Collect every line below that contains the word "house" and copy each one out in full.

LISTED ENTRIES

* START *

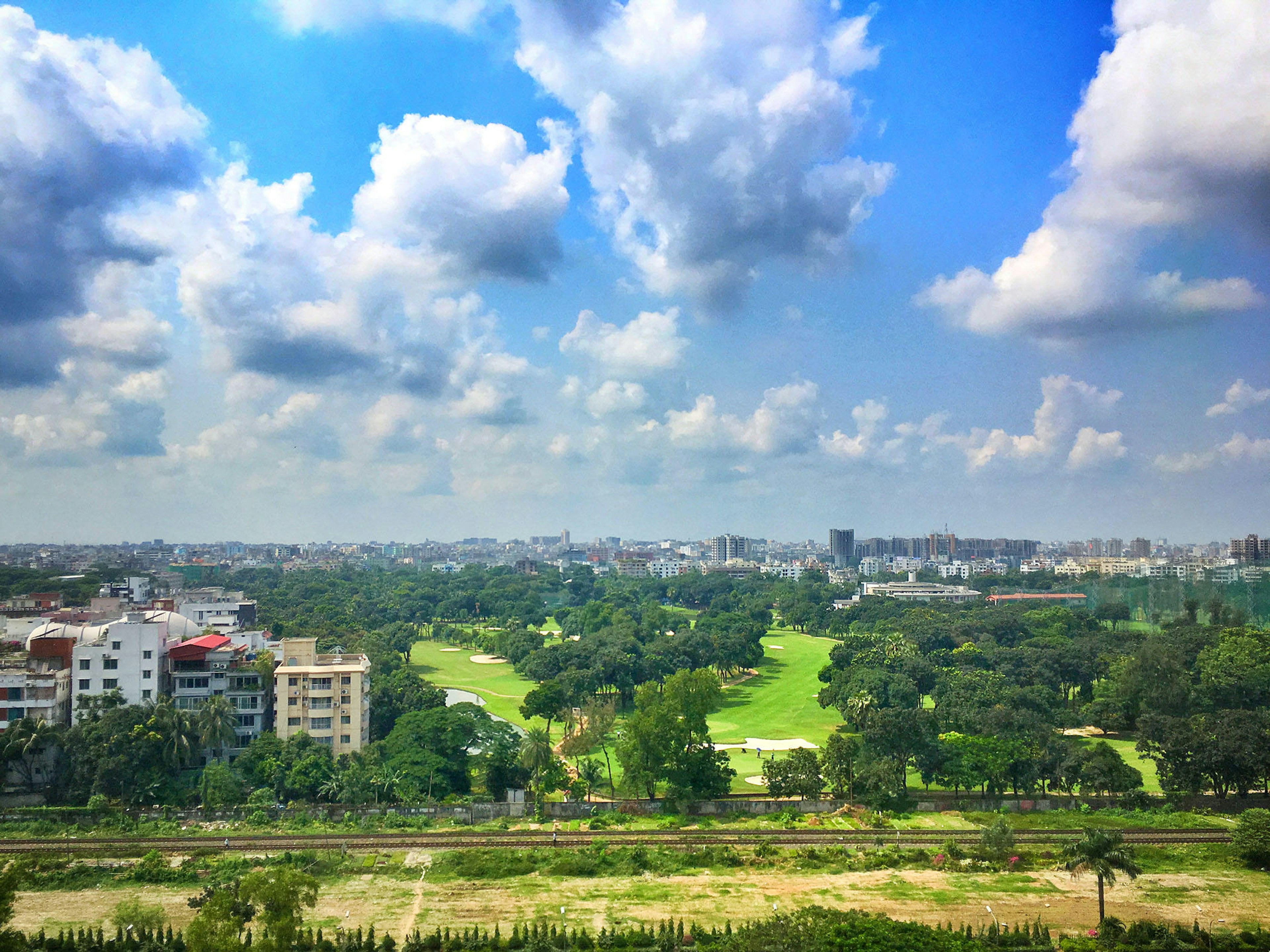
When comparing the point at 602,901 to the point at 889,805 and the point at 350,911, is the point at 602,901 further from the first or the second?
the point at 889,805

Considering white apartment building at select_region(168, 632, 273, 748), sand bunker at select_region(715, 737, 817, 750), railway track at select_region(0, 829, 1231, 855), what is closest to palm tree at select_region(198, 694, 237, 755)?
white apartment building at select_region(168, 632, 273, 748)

* END *
* START *

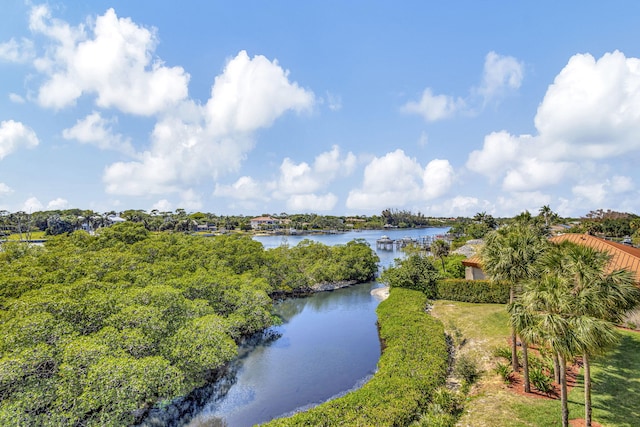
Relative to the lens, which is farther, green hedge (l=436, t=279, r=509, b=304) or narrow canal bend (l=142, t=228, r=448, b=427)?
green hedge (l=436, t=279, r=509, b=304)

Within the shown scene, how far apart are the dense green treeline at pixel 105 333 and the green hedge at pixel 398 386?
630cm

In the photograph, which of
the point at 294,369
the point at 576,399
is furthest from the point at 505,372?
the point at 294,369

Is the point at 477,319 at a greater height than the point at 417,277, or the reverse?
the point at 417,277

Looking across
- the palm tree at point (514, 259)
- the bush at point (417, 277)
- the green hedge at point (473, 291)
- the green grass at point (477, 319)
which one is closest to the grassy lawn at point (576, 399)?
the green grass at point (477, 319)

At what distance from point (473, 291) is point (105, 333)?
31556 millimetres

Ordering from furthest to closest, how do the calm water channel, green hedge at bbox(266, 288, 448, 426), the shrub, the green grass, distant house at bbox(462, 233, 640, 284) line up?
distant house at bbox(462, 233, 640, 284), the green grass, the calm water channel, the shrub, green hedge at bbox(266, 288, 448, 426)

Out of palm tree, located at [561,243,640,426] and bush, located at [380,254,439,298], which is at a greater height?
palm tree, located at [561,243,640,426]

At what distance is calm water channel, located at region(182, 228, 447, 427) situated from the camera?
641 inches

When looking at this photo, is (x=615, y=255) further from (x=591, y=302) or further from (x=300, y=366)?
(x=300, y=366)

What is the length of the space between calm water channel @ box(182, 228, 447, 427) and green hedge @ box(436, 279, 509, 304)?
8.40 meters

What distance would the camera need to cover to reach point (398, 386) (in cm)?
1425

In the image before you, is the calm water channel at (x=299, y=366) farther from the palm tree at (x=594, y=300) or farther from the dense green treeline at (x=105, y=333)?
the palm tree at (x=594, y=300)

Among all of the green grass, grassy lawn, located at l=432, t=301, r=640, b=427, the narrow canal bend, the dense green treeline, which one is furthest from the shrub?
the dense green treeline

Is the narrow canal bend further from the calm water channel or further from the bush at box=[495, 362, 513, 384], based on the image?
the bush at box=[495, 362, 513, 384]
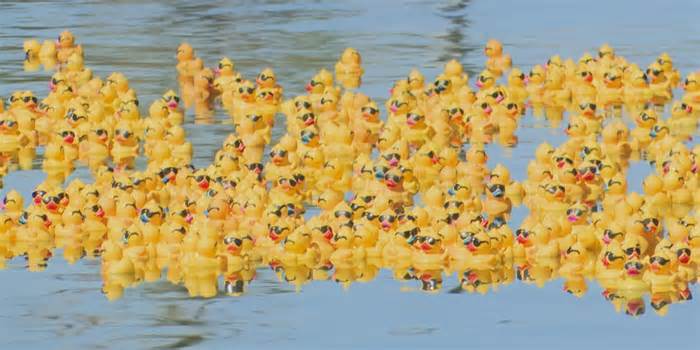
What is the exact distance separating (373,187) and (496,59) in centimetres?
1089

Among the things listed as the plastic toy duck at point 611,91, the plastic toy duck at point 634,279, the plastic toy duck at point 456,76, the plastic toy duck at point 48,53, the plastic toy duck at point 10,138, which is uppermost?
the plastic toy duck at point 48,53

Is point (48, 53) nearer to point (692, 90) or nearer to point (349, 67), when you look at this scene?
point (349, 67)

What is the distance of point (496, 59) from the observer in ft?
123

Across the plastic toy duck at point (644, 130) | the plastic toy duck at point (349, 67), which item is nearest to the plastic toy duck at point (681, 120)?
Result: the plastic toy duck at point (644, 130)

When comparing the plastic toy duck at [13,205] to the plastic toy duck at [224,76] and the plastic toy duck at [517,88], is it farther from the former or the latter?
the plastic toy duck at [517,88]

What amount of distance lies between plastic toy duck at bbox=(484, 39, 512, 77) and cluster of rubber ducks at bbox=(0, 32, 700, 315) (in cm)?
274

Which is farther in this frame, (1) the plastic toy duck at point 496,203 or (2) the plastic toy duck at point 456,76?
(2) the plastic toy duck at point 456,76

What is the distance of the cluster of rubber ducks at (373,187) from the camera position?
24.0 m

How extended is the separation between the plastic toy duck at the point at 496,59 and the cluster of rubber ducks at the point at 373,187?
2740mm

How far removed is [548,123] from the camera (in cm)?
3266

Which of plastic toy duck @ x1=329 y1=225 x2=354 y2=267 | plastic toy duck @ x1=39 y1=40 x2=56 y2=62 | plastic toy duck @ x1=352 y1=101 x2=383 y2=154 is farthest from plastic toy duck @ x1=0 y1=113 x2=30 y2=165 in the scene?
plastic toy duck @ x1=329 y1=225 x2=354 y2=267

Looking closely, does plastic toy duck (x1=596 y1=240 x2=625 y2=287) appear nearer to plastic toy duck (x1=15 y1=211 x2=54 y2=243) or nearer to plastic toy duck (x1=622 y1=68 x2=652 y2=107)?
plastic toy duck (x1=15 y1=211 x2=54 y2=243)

* END *

WRITTEN RESPONSE
Ordering from furthest to closest, how do the calm water channel, green hedge at bbox(266, 288, 448, 426), the shrub, the green grass, distant house at bbox(462, 233, 640, 284) line up?
distant house at bbox(462, 233, 640, 284), the green grass, the calm water channel, the shrub, green hedge at bbox(266, 288, 448, 426)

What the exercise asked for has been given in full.